Tre ragazzi non belli, non bravi, barcollanti dentro al loro equilibrio fragile e instabile, si mostrano non in costume di scena, ma vestiti così come capita, gli accostamenti di colore non azzeccati.
Ed è subito appartenenza con noi che guardiamo.
Ci fanno sorridere per le loro imprecisioni fisiche: il pelato troppo alto, il moro troppo magro, il biondo troppo basso. Come nei migliori film muti di Buster Keaton la scena vuota è abitata solo dal silenzio, a parlare solo la piena espressività dei loro corpi sbilenchi. Ci fanno sorridere ed emozionare con poco: un movimento degli occhi che si fa triste, malinconico, allegro, colmo di speranza.

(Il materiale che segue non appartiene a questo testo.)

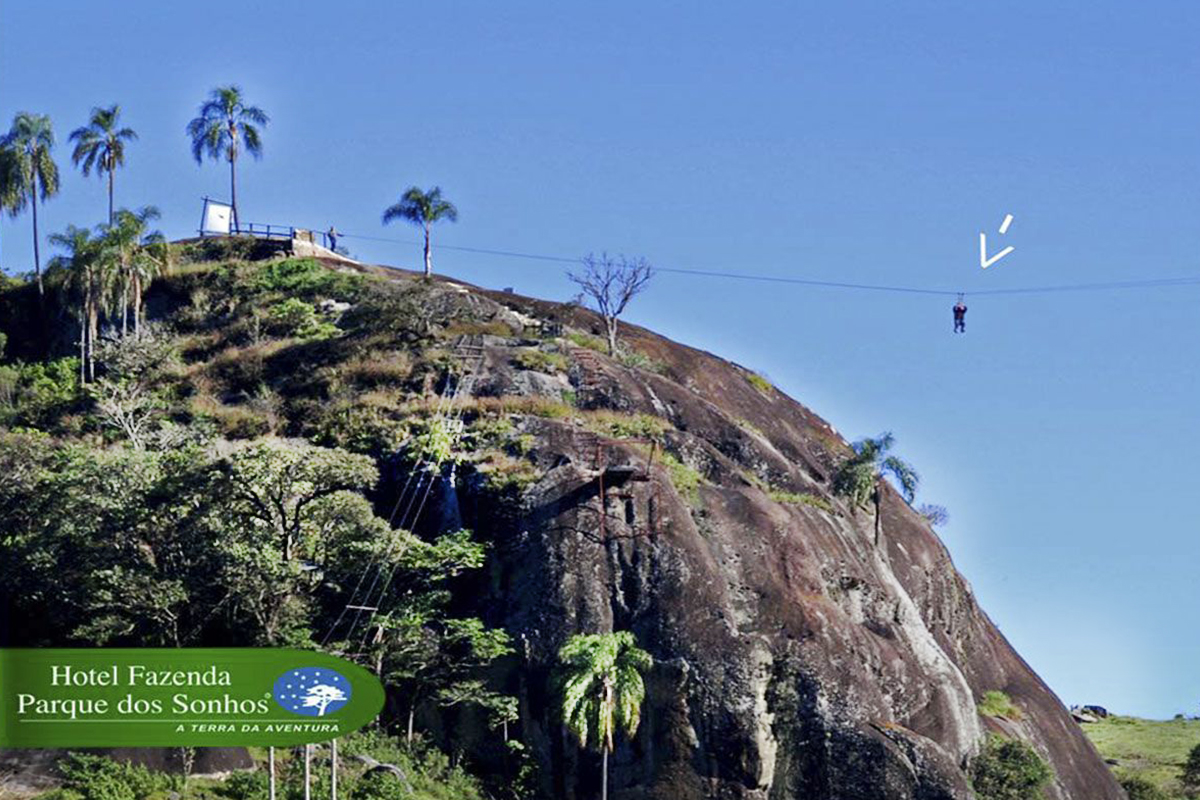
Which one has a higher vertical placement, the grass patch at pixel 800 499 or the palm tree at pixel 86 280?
the palm tree at pixel 86 280

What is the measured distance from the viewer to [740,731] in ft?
255

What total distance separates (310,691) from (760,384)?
57.1 m

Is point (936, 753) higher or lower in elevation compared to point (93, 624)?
lower

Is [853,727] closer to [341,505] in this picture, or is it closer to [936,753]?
[936,753]

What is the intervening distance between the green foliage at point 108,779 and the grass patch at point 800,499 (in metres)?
31.6

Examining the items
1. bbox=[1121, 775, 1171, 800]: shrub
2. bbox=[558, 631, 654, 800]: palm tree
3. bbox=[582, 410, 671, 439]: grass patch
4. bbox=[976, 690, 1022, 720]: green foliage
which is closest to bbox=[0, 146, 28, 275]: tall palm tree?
bbox=[582, 410, 671, 439]: grass patch

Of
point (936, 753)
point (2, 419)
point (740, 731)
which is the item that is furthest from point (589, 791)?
point (2, 419)

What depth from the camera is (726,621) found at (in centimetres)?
8050

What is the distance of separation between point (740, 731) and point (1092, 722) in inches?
2105

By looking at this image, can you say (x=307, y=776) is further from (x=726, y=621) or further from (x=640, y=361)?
(x=640, y=361)

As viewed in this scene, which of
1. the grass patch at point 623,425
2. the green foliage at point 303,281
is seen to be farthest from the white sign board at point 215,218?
the grass patch at point 623,425

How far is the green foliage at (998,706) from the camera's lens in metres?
94.1

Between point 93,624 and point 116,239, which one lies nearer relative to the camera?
→ point 93,624

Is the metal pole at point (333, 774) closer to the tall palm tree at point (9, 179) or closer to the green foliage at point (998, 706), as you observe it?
the green foliage at point (998, 706)
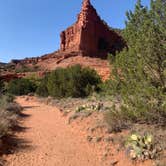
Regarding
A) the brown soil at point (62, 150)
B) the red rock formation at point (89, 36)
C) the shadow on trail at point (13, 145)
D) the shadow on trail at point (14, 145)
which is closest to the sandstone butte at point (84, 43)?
the red rock formation at point (89, 36)

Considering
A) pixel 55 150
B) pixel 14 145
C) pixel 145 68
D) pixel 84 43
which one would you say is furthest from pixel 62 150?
pixel 84 43

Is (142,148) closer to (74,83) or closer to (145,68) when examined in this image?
(145,68)

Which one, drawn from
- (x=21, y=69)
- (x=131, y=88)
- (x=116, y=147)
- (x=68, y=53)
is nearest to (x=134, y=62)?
(x=131, y=88)

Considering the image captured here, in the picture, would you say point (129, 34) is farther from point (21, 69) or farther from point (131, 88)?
point (21, 69)

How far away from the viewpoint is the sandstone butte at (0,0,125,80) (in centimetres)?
6681

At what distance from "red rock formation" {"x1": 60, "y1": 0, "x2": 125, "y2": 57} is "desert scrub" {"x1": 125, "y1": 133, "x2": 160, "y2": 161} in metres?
57.9

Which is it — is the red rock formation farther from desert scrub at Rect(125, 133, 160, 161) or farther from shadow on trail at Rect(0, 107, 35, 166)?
desert scrub at Rect(125, 133, 160, 161)

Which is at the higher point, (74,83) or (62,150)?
(74,83)

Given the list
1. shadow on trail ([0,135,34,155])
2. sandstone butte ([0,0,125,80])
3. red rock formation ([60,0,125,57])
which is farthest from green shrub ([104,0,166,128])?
red rock formation ([60,0,125,57])

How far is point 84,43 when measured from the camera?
6850cm

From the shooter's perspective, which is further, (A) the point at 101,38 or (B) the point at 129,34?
(A) the point at 101,38

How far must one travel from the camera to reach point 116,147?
8672 mm

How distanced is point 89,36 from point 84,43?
2749mm

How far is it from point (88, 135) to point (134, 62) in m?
3.22
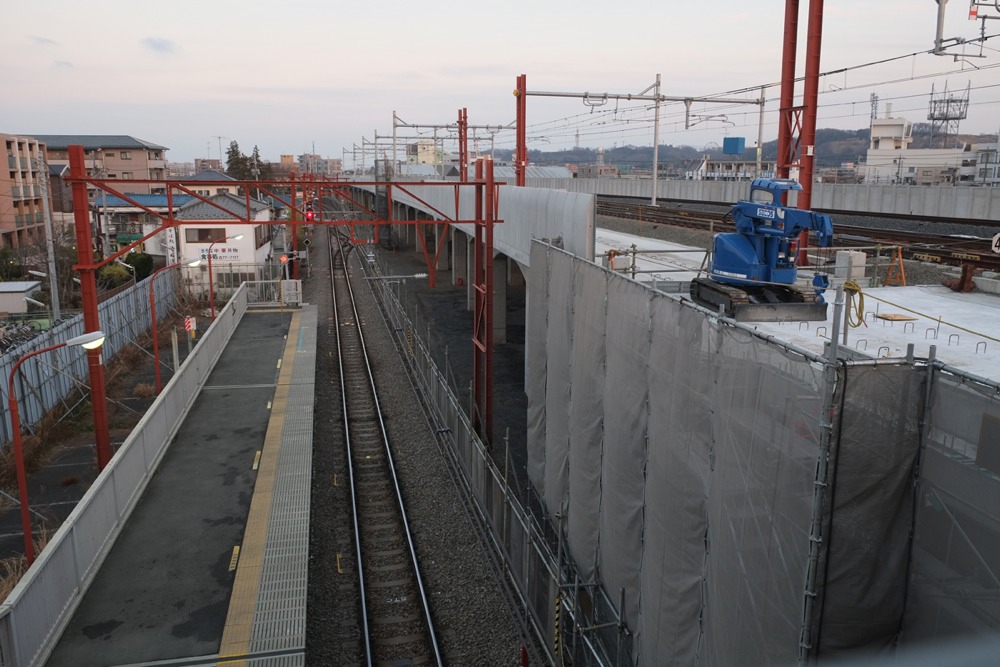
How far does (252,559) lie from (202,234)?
102 ft

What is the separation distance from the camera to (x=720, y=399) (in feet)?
21.6

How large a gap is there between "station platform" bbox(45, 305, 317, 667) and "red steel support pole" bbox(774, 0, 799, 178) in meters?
11.1

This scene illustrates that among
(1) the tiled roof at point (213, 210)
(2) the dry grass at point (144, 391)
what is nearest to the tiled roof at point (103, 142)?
(1) the tiled roof at point (213, 210)

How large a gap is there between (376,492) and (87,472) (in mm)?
6317

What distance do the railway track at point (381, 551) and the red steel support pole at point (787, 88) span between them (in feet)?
33.5

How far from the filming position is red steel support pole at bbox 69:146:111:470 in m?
11.5

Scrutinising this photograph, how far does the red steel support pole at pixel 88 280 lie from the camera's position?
1148 centimetres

Se le abilità di Keaton, che gli erano valse il soprannome di “rompicollo”, rientravano negli esercizi tecnicamente difficili e pericolosi, altrettanto non si può dire per i tre danzatori di Sans portati in scena dalla coreografa francese Martine Pisani ospite sabato a Deficit!. Di continuo sul filo del gioco irriverente e dell’ironica idiozia, svincolano dagli artifici scenici scoprendo la loro umanità più disarmante nel lungo sguardo al pubblico, in uno svelamento senza difesa, che fa sorridere ma che commuove anche chi si nascondeva rassicurato e seduto sugli spalti a guardare. Un varietè leggero, senza pretese di consensualità o concettualità, che rivela il suo segno più profondo proprio in quel corpo democratico e alla mano, disarmato e vulnerabile. Allenato alla mobilità e all’attraversamento, semplice, frivolo e sensibile, il corpo premonisce una realtà all’apparenza sempre uguale a se stessa, ma in verità ricolma di impercettibili cambiamenti di ritmo e colori di magliette. Quasi come il teatro che in questi anni si è visto all’oggi Deficit! che fu non io, corpo sottile, dooing.